§ Challenge
Nothing before the line containing "Looking at the photo" belongs in the answer; quote that line and all lines after it through the end of the material, word for word.

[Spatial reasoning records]
****************
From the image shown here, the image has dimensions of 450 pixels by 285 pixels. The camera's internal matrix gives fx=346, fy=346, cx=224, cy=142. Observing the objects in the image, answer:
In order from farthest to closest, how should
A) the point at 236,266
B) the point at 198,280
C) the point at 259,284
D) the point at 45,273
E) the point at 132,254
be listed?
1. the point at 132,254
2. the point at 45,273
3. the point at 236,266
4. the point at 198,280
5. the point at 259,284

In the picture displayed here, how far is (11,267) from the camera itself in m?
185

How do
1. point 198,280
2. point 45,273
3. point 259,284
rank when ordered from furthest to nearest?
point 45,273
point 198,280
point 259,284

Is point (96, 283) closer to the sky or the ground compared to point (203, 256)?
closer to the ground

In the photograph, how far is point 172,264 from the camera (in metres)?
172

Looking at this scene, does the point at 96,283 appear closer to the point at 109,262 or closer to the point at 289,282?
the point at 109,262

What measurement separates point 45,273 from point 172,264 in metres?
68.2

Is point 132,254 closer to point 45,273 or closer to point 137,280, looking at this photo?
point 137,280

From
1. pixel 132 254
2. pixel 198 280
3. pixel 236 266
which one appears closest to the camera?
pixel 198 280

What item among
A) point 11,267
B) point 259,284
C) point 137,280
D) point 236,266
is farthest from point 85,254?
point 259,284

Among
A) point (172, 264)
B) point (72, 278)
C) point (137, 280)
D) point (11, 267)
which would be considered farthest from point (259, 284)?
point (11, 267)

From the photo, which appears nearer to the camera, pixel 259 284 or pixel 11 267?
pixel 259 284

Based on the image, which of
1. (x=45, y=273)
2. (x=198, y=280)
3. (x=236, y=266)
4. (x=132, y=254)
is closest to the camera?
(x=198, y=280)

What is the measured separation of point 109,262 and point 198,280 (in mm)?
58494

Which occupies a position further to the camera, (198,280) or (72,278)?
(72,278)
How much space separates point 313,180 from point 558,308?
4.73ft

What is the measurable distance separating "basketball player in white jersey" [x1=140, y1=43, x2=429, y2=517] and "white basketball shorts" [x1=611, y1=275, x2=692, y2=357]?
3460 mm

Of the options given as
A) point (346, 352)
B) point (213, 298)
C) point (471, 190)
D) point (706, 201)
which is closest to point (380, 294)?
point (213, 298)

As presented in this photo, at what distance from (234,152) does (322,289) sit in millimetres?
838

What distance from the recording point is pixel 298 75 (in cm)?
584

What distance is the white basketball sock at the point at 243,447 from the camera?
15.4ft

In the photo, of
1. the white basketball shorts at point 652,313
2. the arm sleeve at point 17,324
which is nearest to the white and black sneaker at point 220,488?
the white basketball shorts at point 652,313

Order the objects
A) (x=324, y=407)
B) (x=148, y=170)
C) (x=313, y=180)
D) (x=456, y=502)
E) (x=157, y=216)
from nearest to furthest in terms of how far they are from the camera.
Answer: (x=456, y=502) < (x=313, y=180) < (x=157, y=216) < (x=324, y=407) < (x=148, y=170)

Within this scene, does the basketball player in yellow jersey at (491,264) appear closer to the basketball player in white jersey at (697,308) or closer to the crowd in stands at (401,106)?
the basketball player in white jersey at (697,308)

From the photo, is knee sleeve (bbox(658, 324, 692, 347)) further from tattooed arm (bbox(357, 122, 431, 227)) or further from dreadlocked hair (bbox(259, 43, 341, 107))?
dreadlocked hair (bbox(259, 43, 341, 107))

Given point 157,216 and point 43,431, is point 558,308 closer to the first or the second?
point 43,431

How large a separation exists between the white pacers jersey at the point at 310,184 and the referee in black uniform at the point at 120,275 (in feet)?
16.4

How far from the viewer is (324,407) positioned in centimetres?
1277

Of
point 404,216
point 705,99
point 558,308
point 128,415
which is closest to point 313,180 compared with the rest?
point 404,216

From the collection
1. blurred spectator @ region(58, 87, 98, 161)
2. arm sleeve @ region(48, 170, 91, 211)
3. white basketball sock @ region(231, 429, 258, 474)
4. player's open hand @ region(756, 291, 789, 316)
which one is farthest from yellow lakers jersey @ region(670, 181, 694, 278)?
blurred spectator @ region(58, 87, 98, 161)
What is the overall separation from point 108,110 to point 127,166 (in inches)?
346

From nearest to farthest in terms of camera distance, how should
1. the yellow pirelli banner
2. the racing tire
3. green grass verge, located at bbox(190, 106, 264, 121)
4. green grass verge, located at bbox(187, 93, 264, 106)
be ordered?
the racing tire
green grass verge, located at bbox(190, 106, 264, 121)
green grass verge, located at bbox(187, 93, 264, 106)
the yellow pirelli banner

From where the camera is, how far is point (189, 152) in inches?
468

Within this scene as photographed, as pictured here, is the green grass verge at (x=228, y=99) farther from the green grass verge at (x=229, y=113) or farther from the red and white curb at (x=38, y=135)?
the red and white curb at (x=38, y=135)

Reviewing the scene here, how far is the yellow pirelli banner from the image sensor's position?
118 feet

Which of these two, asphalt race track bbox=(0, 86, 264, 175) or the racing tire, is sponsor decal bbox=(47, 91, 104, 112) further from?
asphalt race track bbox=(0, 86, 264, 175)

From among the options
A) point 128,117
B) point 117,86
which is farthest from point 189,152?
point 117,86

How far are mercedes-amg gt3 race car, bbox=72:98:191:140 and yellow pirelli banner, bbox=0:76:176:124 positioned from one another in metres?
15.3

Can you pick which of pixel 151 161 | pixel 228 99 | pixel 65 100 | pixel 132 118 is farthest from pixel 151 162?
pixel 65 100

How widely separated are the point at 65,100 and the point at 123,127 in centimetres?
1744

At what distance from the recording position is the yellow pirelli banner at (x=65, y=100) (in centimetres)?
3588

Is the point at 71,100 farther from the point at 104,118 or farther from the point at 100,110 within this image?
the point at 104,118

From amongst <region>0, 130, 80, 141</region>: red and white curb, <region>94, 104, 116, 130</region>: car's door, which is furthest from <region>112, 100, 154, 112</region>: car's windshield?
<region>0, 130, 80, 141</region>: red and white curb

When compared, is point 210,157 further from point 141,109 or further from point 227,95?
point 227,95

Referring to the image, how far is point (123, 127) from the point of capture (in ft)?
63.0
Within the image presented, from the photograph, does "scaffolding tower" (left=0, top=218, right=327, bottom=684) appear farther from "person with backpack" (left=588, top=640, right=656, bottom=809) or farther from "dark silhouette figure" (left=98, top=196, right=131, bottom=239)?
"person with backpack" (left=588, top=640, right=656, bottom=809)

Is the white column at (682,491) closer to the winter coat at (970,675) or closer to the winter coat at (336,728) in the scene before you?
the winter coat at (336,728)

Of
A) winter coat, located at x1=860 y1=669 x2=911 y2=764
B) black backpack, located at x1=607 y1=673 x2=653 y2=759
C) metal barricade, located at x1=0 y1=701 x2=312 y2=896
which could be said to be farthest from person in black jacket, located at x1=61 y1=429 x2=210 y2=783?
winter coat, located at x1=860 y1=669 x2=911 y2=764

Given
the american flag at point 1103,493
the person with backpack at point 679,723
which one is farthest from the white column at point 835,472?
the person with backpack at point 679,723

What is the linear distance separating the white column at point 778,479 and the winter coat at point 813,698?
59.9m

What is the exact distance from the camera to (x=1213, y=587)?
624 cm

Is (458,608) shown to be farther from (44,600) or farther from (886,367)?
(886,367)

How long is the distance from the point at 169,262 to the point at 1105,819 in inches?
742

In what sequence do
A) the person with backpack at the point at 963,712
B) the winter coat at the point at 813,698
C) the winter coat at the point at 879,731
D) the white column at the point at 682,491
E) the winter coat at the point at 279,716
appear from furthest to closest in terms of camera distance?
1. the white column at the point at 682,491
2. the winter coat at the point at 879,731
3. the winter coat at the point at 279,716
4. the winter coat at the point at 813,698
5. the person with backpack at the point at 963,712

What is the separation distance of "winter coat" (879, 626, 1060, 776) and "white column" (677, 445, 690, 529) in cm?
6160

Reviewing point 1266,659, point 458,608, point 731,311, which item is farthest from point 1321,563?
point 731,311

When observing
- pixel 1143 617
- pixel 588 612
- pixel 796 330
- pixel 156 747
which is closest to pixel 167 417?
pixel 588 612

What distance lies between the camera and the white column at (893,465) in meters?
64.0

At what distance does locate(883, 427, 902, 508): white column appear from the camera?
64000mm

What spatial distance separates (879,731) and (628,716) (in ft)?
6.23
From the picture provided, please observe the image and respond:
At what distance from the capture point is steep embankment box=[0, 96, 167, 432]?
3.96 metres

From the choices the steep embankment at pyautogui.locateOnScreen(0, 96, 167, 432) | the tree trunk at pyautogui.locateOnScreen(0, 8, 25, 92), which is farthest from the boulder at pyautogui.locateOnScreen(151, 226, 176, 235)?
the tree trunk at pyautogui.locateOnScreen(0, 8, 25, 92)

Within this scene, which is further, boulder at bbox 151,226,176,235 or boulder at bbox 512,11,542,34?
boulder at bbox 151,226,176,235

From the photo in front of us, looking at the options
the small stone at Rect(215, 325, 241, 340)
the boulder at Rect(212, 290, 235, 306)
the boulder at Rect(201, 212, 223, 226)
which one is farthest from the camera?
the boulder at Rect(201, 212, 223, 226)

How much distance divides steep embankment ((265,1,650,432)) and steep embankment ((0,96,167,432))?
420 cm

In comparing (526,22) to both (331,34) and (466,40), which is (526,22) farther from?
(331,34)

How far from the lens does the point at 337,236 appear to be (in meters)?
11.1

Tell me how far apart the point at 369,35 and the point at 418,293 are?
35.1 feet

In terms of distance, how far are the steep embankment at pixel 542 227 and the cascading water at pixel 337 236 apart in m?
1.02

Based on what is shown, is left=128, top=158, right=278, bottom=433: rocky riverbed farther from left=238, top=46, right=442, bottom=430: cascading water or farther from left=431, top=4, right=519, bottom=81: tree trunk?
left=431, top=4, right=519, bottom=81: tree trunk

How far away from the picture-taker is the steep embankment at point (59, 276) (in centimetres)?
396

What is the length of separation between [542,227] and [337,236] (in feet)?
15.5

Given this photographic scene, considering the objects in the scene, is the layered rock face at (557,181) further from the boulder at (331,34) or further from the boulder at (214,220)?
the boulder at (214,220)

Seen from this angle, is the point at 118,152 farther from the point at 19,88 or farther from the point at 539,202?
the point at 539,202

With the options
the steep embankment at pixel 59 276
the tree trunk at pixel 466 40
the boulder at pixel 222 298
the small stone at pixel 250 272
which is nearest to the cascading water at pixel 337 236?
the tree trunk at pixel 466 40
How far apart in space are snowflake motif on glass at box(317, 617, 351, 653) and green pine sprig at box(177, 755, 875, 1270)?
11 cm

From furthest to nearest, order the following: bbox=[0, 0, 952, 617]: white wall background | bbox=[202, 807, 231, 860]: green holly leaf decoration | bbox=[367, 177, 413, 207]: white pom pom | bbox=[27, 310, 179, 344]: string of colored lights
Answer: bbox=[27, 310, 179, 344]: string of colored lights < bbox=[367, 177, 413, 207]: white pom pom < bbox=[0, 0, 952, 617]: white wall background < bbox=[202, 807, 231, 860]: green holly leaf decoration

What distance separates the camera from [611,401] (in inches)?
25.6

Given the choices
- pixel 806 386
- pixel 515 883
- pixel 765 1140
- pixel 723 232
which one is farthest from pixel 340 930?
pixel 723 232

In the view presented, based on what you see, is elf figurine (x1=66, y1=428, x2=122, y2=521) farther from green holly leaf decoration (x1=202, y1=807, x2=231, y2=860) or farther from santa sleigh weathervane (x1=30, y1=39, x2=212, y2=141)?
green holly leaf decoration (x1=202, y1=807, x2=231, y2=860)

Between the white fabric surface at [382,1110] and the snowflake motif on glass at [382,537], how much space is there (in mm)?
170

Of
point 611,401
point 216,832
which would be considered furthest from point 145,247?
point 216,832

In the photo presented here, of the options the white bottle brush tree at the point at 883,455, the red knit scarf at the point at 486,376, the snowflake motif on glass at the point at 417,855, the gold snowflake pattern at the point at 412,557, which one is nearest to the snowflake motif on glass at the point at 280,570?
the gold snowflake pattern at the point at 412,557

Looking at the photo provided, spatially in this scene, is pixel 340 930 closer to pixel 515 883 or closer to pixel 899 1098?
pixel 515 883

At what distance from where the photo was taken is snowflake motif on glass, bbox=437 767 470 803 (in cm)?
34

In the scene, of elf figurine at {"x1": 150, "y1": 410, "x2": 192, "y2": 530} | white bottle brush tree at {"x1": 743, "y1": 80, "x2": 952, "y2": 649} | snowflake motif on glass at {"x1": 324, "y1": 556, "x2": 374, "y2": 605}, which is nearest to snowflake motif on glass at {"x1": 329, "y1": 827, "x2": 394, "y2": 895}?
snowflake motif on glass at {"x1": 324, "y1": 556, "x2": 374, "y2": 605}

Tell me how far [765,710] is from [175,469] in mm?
****************
§ Written reply
Looking at the photo provided, spatially in this scene, is pixel 340 930 closer to pixel 515 883 or closer to pixel 899 1098?
pixel 515 883

At what distance from where the photo was taken is snowflake motif on glass, bbox=437 767 470 803 (in cm)?
34

In the scene, of elf figurine at {"x1": 150, "y1": 410, "x2": 192, "y2": 530} | white bottle brush tree at {"x1": 743, "y1": 80, "x2": 952, "y2": 649} | snowflake motif on glass at {"x1": 324, "y1": 556, "x2": 374, "y2": 605}, which is nearest to snowflake motif on glass at {"x1": 329, "y1": 827, "x2": 394, "y2": 895}?
snowflake motif on glass at {"x1": 324, "y1": 556, "x2": 374, "y2": 605}

Tell me how far [765,710] is from [175,469] in mm?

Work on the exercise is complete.